Copy out the final stretch of the listing: the line that contains "What is the distance from where" and all lines after it, exactly as they appear.
===== Records provided =====
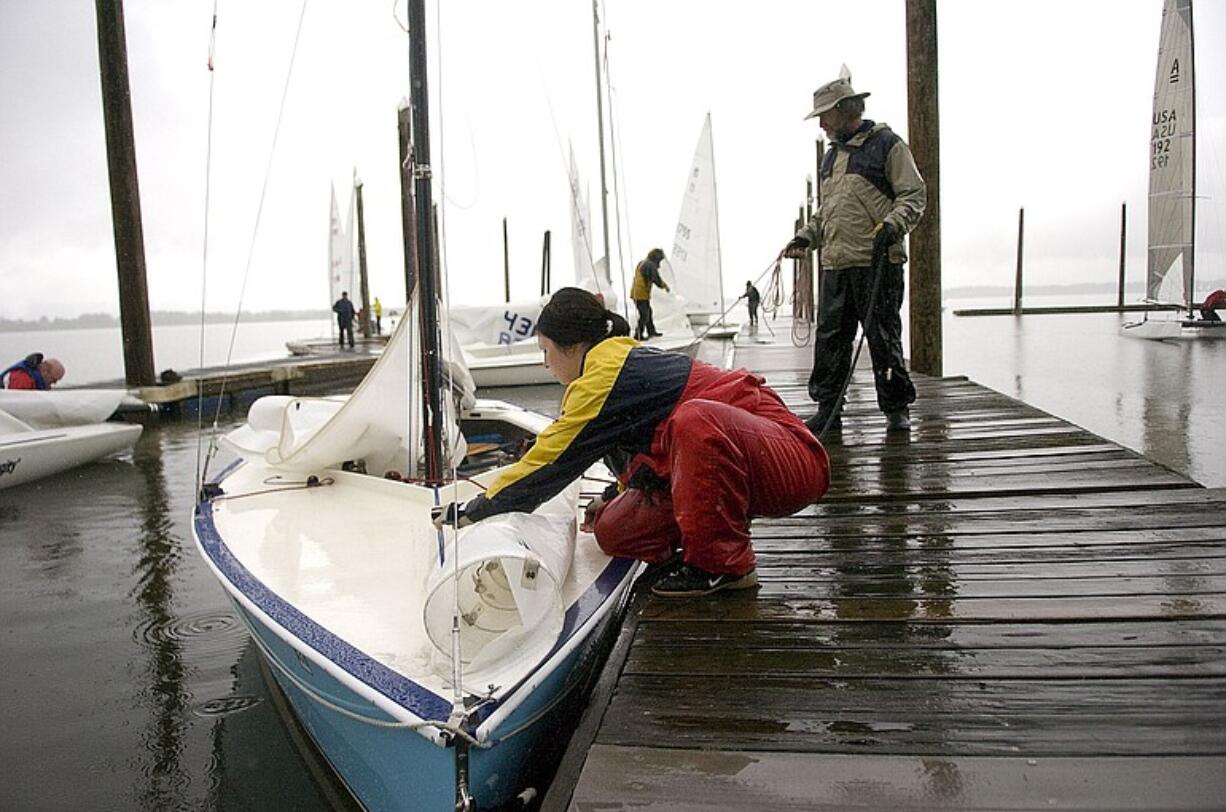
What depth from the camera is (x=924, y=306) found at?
22.9 ft

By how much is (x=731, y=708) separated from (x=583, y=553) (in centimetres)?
100

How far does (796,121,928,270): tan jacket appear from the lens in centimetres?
408

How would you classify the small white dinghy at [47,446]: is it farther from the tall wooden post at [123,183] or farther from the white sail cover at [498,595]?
the white sail cover at [498,595]

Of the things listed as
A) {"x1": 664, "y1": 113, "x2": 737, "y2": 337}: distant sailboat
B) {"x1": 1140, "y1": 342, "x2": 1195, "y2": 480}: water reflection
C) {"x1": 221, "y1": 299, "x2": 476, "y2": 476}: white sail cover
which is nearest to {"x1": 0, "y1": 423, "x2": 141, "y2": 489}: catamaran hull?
{"x1": 221, "y1": 299, "x2": 476, "y2": 476}: white sail cover

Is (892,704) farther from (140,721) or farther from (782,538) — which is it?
(140,721)

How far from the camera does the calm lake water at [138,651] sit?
2828mm

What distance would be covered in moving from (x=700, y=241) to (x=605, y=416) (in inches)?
816

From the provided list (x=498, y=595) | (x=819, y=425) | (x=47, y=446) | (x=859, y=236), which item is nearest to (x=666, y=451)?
(x=498, y=595)

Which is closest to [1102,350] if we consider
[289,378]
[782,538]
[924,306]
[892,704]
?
[924,306]

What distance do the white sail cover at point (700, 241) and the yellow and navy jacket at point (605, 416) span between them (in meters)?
19.9

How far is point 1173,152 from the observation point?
21.5m

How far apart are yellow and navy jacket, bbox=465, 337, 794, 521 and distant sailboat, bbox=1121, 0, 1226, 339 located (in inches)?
861

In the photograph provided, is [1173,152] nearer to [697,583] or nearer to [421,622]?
[697,583]

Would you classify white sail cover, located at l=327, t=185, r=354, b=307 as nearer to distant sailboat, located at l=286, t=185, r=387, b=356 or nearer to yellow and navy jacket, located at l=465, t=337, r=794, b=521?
distant sailboat, located at l=286, t=185, r=387, b=356
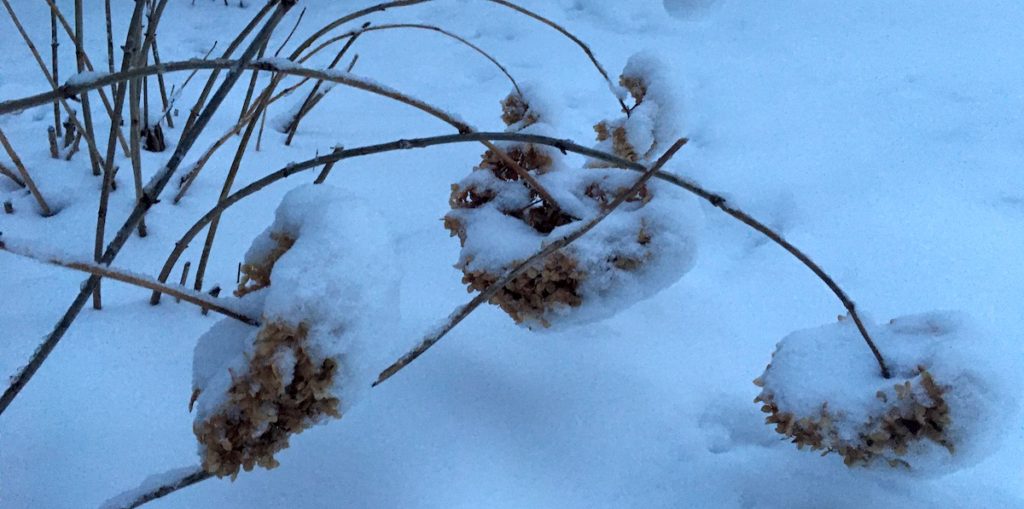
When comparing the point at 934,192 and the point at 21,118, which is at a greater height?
the point at 21,118

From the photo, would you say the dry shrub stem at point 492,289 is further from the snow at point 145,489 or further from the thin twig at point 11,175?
the thin twig at point 11,175

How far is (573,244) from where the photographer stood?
63cm

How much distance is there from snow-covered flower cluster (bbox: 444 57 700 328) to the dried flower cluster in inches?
7.1

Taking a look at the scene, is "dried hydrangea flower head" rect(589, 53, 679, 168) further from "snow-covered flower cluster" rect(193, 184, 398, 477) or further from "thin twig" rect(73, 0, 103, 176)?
"thin twig" rect(73, 0, 103, 176)

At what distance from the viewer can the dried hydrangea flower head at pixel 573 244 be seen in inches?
25.1

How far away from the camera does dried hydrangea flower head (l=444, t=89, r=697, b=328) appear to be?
64 cm

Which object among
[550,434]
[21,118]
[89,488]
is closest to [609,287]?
[550,434]

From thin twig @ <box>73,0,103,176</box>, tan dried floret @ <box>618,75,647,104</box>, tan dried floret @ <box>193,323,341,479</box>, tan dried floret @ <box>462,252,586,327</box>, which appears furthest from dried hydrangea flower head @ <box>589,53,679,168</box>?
thin twig @ <box>73,0,103,176</box>

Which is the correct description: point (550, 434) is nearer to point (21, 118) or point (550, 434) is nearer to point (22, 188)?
point (22, 188)

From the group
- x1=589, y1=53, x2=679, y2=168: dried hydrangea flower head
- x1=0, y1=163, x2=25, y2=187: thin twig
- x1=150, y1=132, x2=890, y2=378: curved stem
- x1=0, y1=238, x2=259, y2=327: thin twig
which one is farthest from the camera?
x1=0, y1=163, x2=25, y2=187: thin twig

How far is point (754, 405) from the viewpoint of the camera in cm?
74

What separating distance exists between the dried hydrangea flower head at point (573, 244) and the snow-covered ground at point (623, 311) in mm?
97

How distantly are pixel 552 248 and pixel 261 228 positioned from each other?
0.58 m

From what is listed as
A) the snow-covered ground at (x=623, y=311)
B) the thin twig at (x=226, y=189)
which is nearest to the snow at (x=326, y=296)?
the snow-covered ground at (x=623, y=311)
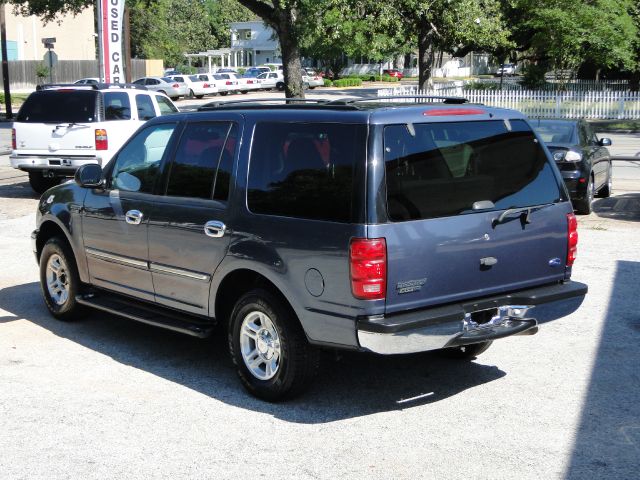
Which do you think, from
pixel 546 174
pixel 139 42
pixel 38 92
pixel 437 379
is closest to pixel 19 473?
pixel 437 379

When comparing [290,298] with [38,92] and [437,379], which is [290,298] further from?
[38,92]

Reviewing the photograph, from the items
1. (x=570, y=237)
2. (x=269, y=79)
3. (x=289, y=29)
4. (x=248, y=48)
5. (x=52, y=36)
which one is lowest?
(x=570, y=237)

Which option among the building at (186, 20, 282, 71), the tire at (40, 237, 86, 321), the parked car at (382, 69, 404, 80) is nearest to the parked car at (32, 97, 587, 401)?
the tire at (40, 237, 86, 321)

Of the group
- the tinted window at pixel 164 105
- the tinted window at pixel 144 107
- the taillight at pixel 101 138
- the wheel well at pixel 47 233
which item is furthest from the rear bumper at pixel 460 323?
the tinted window at pixel 164 105

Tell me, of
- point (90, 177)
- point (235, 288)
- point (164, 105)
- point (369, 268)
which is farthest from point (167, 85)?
point (369, 268)

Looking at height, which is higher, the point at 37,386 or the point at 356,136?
the point at 356,136

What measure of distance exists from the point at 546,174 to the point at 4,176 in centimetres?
1608

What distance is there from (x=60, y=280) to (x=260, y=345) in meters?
2.87

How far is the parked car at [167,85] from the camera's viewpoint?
181ft

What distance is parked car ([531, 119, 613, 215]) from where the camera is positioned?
1357 cm

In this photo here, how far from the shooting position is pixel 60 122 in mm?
15781

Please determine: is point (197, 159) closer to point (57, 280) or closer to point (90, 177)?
point (90, 177)

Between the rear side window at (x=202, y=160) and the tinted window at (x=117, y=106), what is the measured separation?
968 centimetres

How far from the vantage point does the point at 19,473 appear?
16.0ft
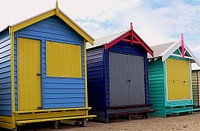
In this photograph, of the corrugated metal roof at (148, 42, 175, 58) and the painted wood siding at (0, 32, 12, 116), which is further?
the corrugated metal roof at (148, 42, 175, 58)

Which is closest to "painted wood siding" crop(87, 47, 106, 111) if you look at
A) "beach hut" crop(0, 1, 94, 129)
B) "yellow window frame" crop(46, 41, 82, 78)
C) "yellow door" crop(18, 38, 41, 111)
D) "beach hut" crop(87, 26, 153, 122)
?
"beach hut" crop(87, 26, 153, 122)

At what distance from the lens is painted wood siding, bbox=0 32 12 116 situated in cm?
900

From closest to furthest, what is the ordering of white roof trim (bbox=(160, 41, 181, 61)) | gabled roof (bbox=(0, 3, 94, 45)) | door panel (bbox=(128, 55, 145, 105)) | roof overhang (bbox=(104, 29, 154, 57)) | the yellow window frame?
gabled roof (bbox=(0, 3, 94, 45)), the yellow window frame, roof overhang (bbox=(104, 29, 154, 57)), door panel (bbox=(128, 55, 145, 105)), white roof trim (bbox=(160, 41, 181, 61))

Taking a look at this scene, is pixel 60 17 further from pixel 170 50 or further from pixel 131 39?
pixel 170 50

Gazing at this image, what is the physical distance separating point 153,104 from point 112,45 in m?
4.31

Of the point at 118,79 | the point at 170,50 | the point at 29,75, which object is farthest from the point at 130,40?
the point at 29,75

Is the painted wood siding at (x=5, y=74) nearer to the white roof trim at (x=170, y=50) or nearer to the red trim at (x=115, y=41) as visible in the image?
the red trim at (x=115, y=41)

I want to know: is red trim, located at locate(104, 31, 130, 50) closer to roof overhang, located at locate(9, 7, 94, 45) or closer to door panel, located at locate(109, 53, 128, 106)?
door panel, located at locate(109, 53, 128, 106)

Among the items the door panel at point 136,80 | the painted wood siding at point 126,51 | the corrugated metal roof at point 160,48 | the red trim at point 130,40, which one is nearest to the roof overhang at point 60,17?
the red trim at point 130,40

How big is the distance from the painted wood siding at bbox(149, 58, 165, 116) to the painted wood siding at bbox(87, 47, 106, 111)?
3668 mm

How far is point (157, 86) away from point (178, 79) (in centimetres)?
140

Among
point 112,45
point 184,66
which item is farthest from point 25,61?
point 184,66

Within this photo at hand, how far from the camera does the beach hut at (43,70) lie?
29.3 feet

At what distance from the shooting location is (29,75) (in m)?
9.26
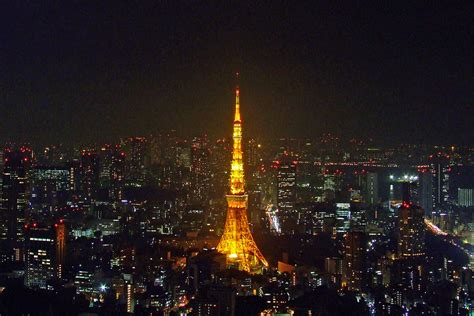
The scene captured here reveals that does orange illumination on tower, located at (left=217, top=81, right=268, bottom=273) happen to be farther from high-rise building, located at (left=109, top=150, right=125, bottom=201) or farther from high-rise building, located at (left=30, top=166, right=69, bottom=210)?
high-rise building, located at (left=109, top=150, right=125, bottom=201)

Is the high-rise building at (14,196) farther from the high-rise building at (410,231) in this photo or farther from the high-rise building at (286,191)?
the high-rise building at (410,231)

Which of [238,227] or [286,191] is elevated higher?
[286,191]

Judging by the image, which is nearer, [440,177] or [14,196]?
[440,177]

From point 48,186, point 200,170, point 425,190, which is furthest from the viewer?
point 200,170

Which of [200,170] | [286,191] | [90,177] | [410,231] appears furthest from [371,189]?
[90,177]

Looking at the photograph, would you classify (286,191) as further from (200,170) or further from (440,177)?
(440,177)

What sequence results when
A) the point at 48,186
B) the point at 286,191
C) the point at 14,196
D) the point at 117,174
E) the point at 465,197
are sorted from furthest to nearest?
the point at 117,174 → the point at 286,191 → the point at 48,186 → the point at 14,196 → the point at 465,197

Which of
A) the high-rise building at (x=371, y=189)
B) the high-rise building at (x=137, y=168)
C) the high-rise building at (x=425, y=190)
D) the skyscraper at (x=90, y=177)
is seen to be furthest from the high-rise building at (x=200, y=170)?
the high-rise building at (x=425, y=190)
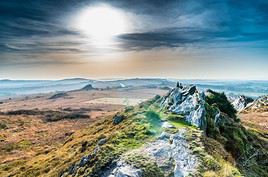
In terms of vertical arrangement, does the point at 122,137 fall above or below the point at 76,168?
above

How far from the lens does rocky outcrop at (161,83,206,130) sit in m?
37.4

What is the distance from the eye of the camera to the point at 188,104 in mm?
40156

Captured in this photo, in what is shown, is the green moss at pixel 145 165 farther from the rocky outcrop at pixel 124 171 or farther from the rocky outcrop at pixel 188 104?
the rocky outcrop at pixel 188 104

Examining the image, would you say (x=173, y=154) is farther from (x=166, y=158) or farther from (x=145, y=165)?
(x=145, y=165)

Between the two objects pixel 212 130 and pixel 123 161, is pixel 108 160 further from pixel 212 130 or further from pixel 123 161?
pixel 212 130

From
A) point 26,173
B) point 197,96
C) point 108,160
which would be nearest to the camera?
point 108,160

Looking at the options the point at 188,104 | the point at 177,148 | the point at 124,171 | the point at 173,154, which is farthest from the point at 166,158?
the point at 188,104

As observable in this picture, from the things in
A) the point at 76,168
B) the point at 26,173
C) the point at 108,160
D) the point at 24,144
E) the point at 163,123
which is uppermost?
the point at 163,123

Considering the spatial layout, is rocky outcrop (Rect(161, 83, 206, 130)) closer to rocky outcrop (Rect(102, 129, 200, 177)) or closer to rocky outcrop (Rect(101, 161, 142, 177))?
rocky outcrop (Rect(102, 129, 200, 177))

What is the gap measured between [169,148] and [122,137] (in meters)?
5.39

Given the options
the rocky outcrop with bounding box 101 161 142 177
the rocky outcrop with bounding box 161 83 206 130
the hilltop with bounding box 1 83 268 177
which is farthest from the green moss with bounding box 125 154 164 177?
the rocky outcrop with bounding box 161 83 206 130

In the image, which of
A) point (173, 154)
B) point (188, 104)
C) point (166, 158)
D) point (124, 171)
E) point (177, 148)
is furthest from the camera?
point (188, 104)

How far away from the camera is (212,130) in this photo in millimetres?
39719

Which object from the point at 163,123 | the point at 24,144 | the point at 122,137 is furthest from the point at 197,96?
the point at 24,144
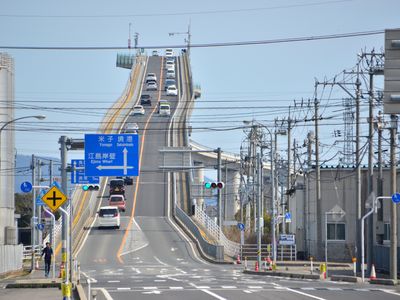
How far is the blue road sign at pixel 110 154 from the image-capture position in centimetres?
3931

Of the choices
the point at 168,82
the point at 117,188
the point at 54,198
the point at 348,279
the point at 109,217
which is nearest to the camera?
the point at 54,198

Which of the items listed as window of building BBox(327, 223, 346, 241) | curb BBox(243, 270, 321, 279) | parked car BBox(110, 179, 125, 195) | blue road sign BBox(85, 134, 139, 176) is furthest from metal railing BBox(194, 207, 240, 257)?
blue road sign BBox(85, 134, 139, 176)

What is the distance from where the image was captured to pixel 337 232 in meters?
62.1

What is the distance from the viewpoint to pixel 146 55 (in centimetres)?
18562

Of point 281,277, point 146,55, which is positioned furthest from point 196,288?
point 146,55

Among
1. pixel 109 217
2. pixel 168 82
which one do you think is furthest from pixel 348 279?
pixel 168 82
=====
Exercise solution.
What is the distance from where the image was captured to pixel 337 232 in meters?
62.1

What is the distance from the viewpoint to pixel 146 55 (in centimetres)?
18562

Of point 281,277, point 146,55, which is positioned furthest from point 196,288?
point 146,55

Among
1. pixel 109 217
2. pixel 168 82
which one do you think is furthest from pixel 348 279?
pixel 168 82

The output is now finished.